[Entries taken from a collection]
▽

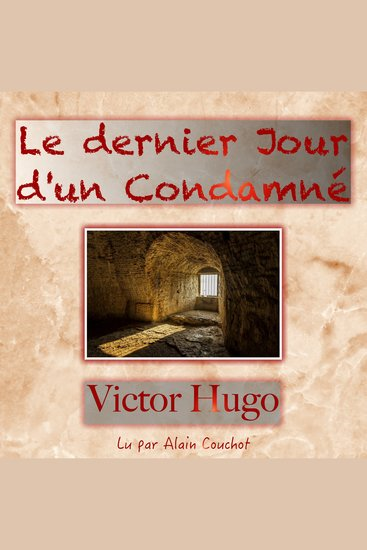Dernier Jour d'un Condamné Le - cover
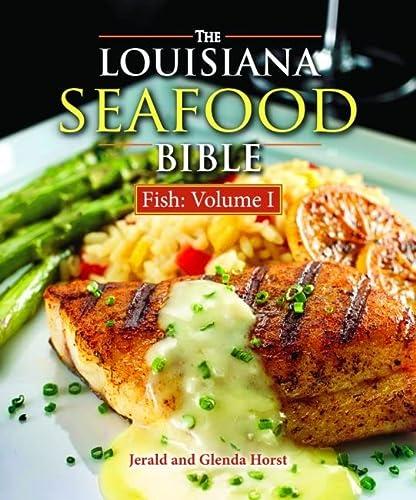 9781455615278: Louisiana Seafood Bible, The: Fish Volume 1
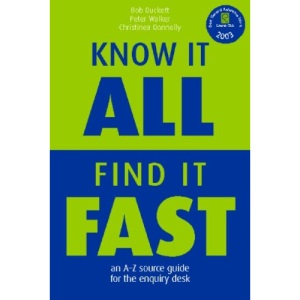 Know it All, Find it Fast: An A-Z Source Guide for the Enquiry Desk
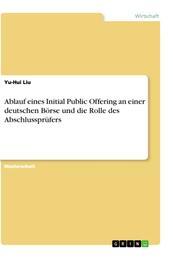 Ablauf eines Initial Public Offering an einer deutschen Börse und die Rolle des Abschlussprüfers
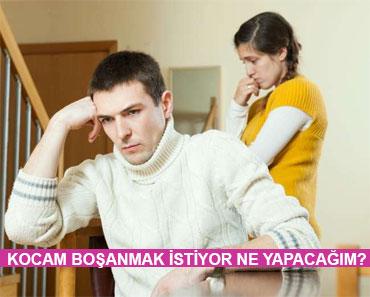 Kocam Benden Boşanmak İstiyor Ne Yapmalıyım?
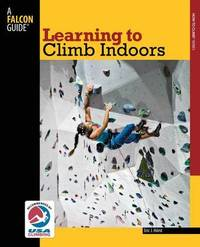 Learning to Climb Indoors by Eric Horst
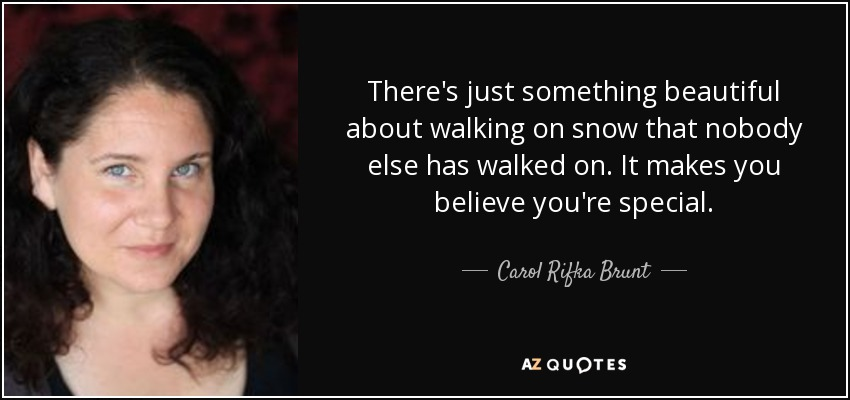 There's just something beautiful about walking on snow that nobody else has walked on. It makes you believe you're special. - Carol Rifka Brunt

△

→ **How to complete this task**: Repeat each entry exactly. Pictures do not belong in the copy.

→ **Task result**:
Dernier Jour d'un Condamné Le - cover
 9781455615278: Louisiana Seafood Bible, The: Fish Volume 1
 Know it All, Find it Fast: An A-Z Source Guide for the Enquiry Desk
 Ablauf eines Initial Public Offering an einer deutschen Börse und die Rolle des Abschlussprüfers
 Kocam Benden Boşanmak İstiyor Ne Yapmalıyım?
 Learning to Climb Indoors by Eric Horst
 There's just something beautiful about walking on snow that nobody else has walked on. It makes you believe you're special. - Carol Rifka Brunt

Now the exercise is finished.